3. Numerical Investigation of the Actuator

The actuator was numerically analysed to identify its geometrical and electromechanical characteristics and optimise the dimensions of the trapezoidal tooth. The numerical model was built using the COMSOL Multiphysics 6.1 software. In the initial step, the actuator geometry was defined according to Table 1. The numerical model used the material properties listed in

Table 2. Properties of the materials.

Material Properties	PI Ceramics PIC181	Aluminium Alloy 6061 T6	Alumina Oxide
Density [kg/m3]	7800	2700	3980
Young’s modulus [N/m2]	7.6 × 1010	6.8 × 1010	41.9 ×1010
Poisson’s coefficient	0.34	0.33	0.33
Isotropic structural loss factor	-	0.05	0.2 × 10−3
Relative permittivity	ε11T/ε0 = 1200 ε33T/ε0 = 1500	-
Elastic compliance coefficient [10−12 m2/N]	S11E = 11.80 S33E = 14.20	-
Elastic stiffness coefficient c33D [N/m2]	16.6 × 1010	-
Piezoelectric constant d33 [10−12 m/V]	265	-
Piezoelectric constant d31 [10−12 m/V]	−120	-
Piezoelectric constant d15 [10−12 m/V]	475	-

. The stator was modelled with the aluminium alloy 6061-T6, piezoceramic plates with piezoceramic PIC181 (PI Ceramic GmbH, Lederhose, Germany) and the spherical contacts with alumina oxide. The inner surfaces of the clamping cylinders were fixed and electrical boundary conditions were applied as shown in Figure 2.

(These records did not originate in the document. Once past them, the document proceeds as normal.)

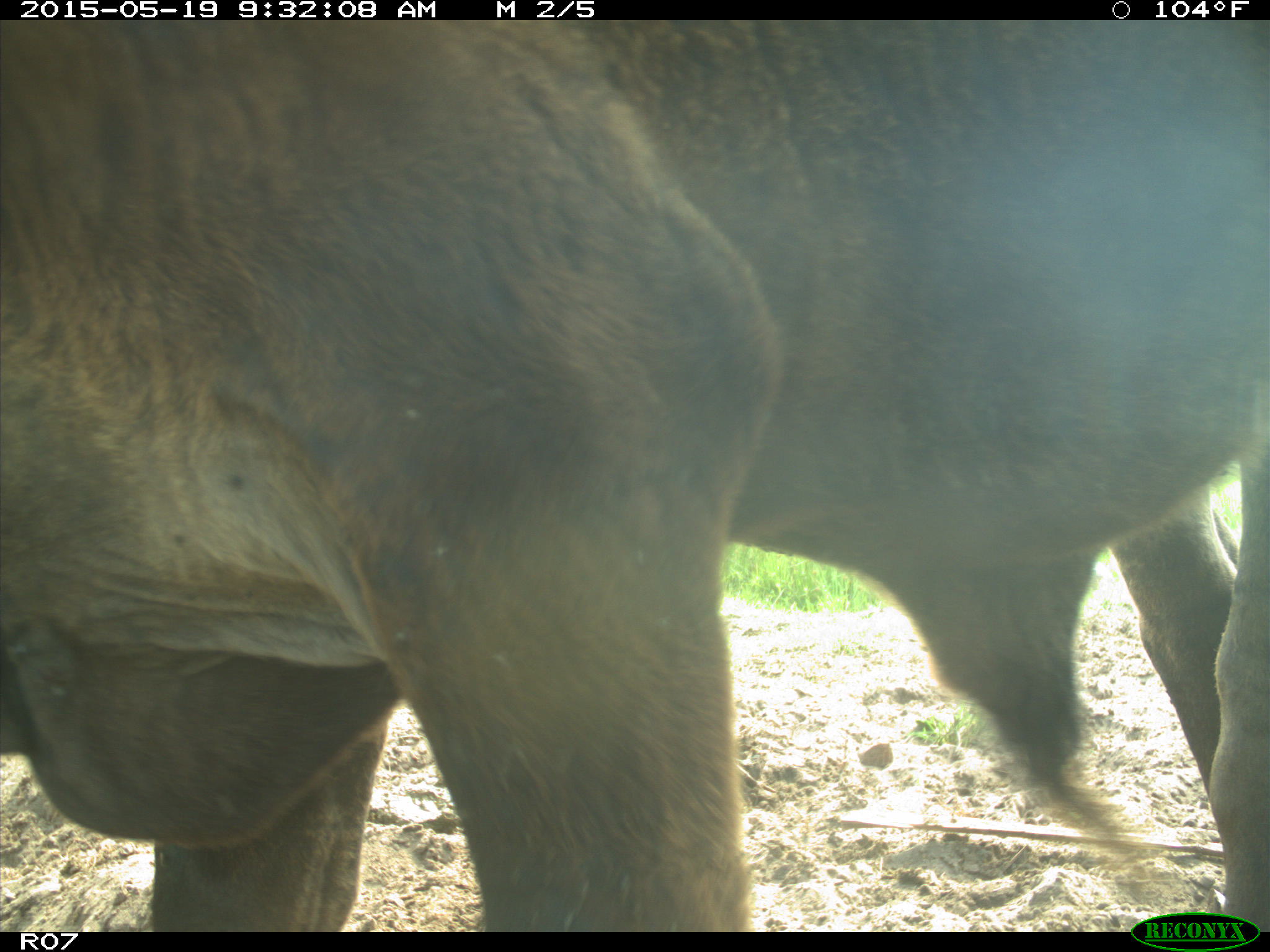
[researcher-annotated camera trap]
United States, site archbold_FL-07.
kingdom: Animalia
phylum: Chordata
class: Mammalia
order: Artiodactyla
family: Bovidae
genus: Bos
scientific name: Bos taurus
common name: domestic cow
Bos taurus (domestic cow).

Optimisation of the geometric parameters of the trapezoidal tooth was performed in order to achieve the maximum in-plane displacement amplitude of the tip. For this purpose, the optimisation problem was formulated as follows:

$$\begin{array}{c}max\\ H_{tooth},W_{tooth}\end{array}\left(u_x\left(H_{tooth},W_{tooth}\right)\right)$$

(1)

subjected to

$$H_{tooth}^{min}\le H_{tooth}\le H_{tooth}^{max}$$

(2)

$$W_{tooth}^{min}\le W_{tooth}\le W_{tooth}^{max}$$

(3)

where u_x is in-plane displacement amplitude of the tip of the trapezoidal tooth; H_tooth is the height of the trapezoidal tooth; W_tooth is width of the trapezoidal tooth base. $H_{tooth}^{min}\mathrm{a}\mathrm{n}\mathrm{d}{H}_{tooth}^{max}$ are the lowest and highest values of trapezoidal tooth heights, which were set to 11 mm and 13 mm, respectively. $W_{tooth}^{min}\mathrm{a}\mathrm{n}\mathrm{d}{W}_{tooth}^{max}$ are the lowest and highest values of trapezoidal tooth base widths, which were set to 11 mm and 13 mm, respectively. The increment step, during calculations, for both parameters was set to 0.5 mm.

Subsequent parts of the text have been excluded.